Non sto qui a raccontare il "calvario" dei giorni che seguirono. Una volta non gradivo, un'altra non mi piaceva, poi quella roba lì non era di mio gradimento; fatto sta che spesso e volentieri venivo punito. Ricordo che una sera, a luci spente, quando c'era l'obbligo di dormire in quel "casermone", avvertii un fruscio e subito dopo un bisbiglio che mi rincuorava: un'inserviente, strisciando nel buio mi disse "ti ho portato un panino" e io la ringraziai tra i singhiozzi e la voglia di tornare a casa.

Conobbi un compagno che giocava con me e mi ripeteva spesso di "non prendermela" - era il Della Bella che (poverino) aveva uno sfogo sulla gamba sinistra che, dal ginocchio andava fino alla caviglia. Era una specie di ferita lacero/contusa color prugna, come se il sangue si fosse coagulato. Fu lui stesso a dirmi che lo chiamavano "ul gamba russa" proprio per quello.

Lui non c'era sul treno con noi, ma mi disse che "sono di Busto Arsizio anch'io" e ci confidavamo.
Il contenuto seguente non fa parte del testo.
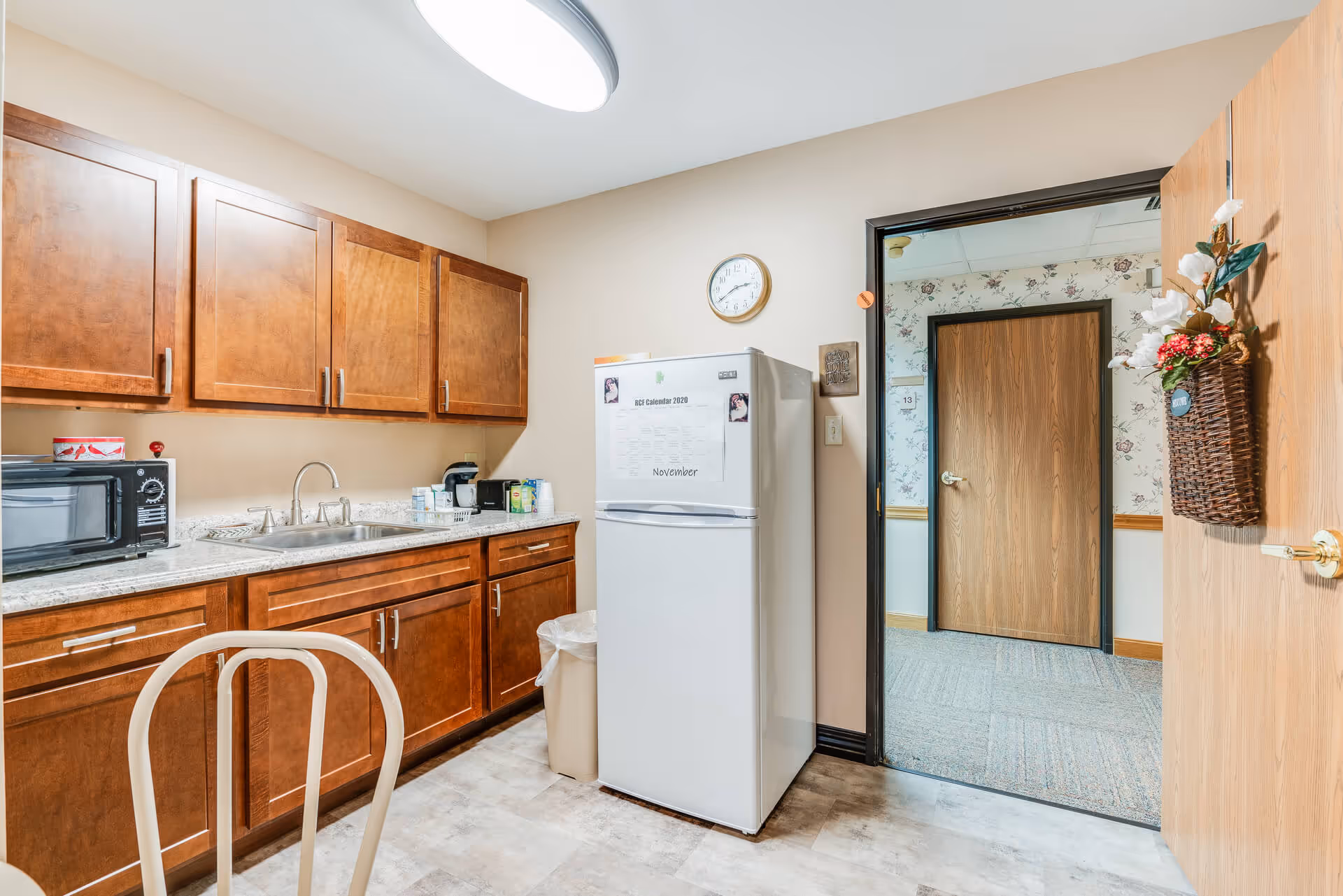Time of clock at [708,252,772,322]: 2:39
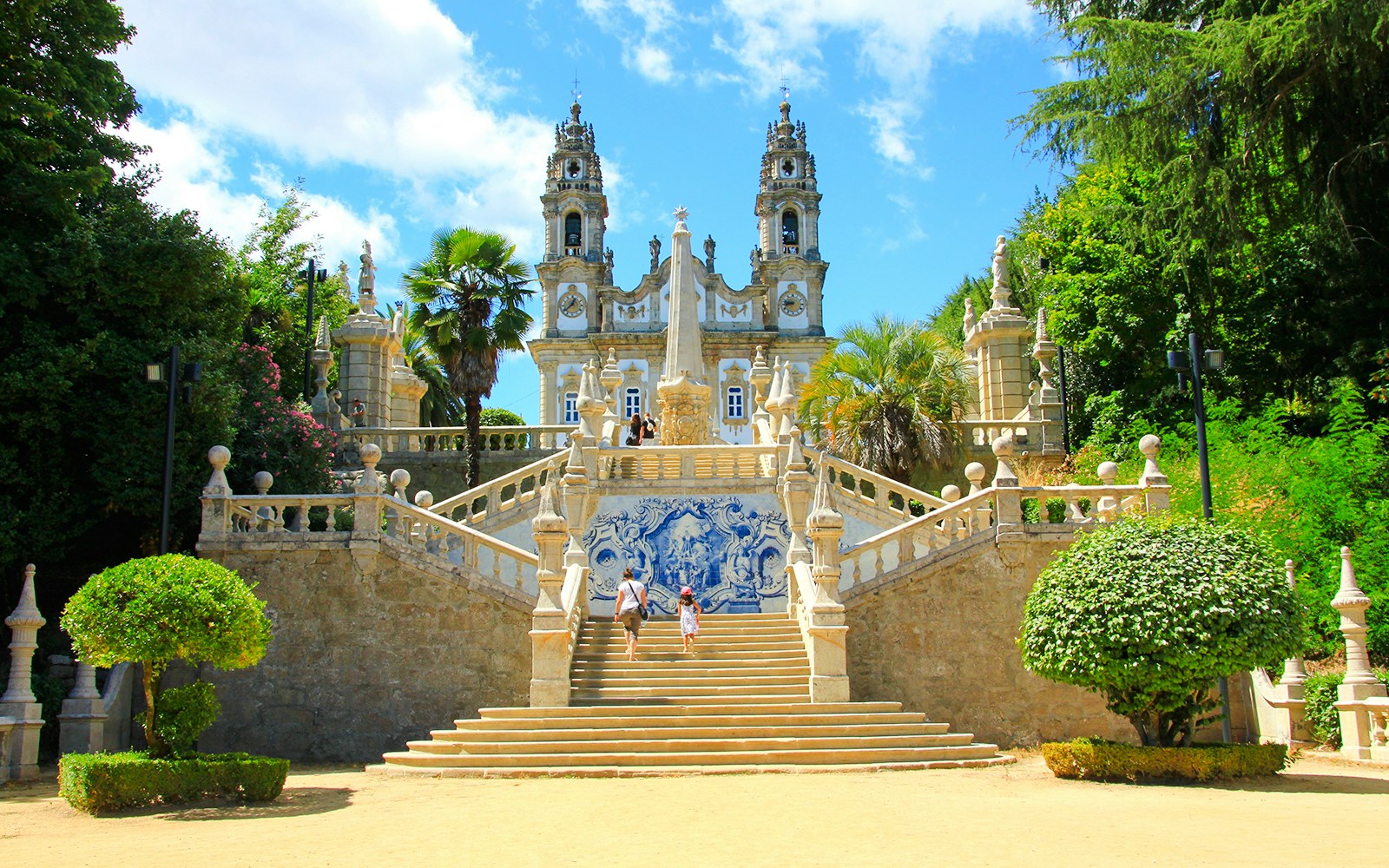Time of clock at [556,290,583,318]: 12:38
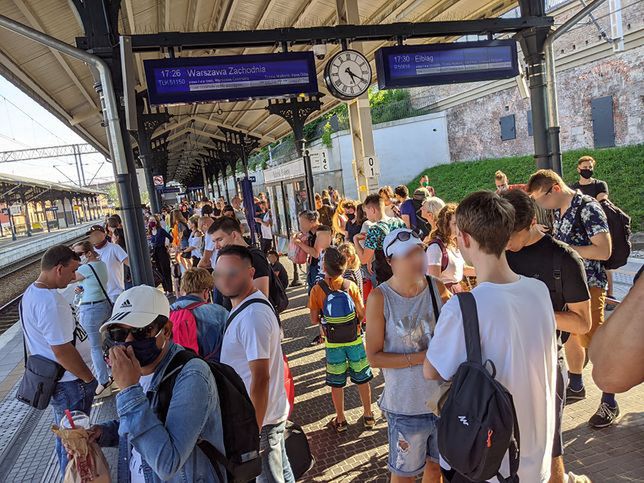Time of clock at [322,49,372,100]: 5:19
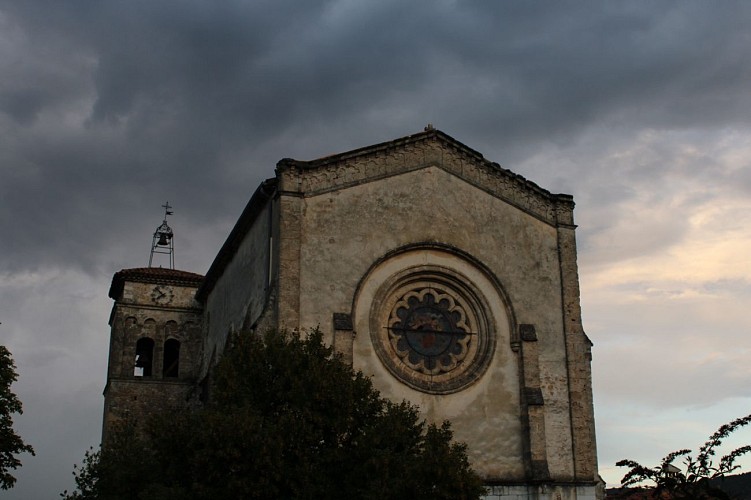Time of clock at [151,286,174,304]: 7:52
Aggiungo un solo altro ricordo , per quanto è accaduto per l'intero mese: ogni settimana, a turno ci dovevamo incontrare con la Direttrice, per scrivere sulla cartolina postale "cara mamma, io sto bene e mi piace la vacanza" - siccome non era vero, già alla prima settimana, mi rifiutai di "eseguire la stucchevole volontà dell'aquila/topo" - fu così anche per le altre tre "sedute", sempre con la medesima punizione: domani, niente pranzo, merenda ridotta al pomeriggio, cena da... asceti. Persino il cane lupo che ogni tanto scorrazzava tra i ragazzi, mi veniva a leccare il muso, quando sostenevo la mia punizione davanti agli altri. 

Della Bella mi confidò che la notte prima del ritorno a casa, sarebbe avvenuto qualcosa di... simpatico. Non mi svelò il "come", ma intorno alle 4 del mattino (sic), col passaparola, tutti dovevamo essere in piedi nel letto e... orinare - non vi posso descrivere il frastuono che si era sviluppato e, quando i diversi pullman ci accompagnarono in Stazione, vedemmo da lontano una marea di lenzuola stesi sulle corde, al vento e i materassi accatastati nel cortile.

Alla Stazione di Busto, c'era la ressa dei familiari ad accogliere i "festaioli" - scorsi mamma, papà, zio Giannino, con gli sguardi rivolti al finestrino. Mi guardarono come se avessero scorto un ET o un fantasma - ricordo mamma che mi abbracciò e con voce rotta dai singhiozzi di pianto mi disse "cosa ti hanno fatto?" - poi tutti a casa e, sempre mamma intimò a papà di non "fare più simili scoperte" - per la prima volta sentii mamma dire "guarda com'è conciato mio figlio", mentre il resto delle volte era "nostro figlio" - papà deglutì, riconobbe la sua "colpevolezza" e lo zio Giannino (suo fratello) aggiunse solo "la ga rasòn le" (ha ragione lei). Fu l'unica volta che andai in Colonia!... non in Germania, s'intende, ma a Cervia!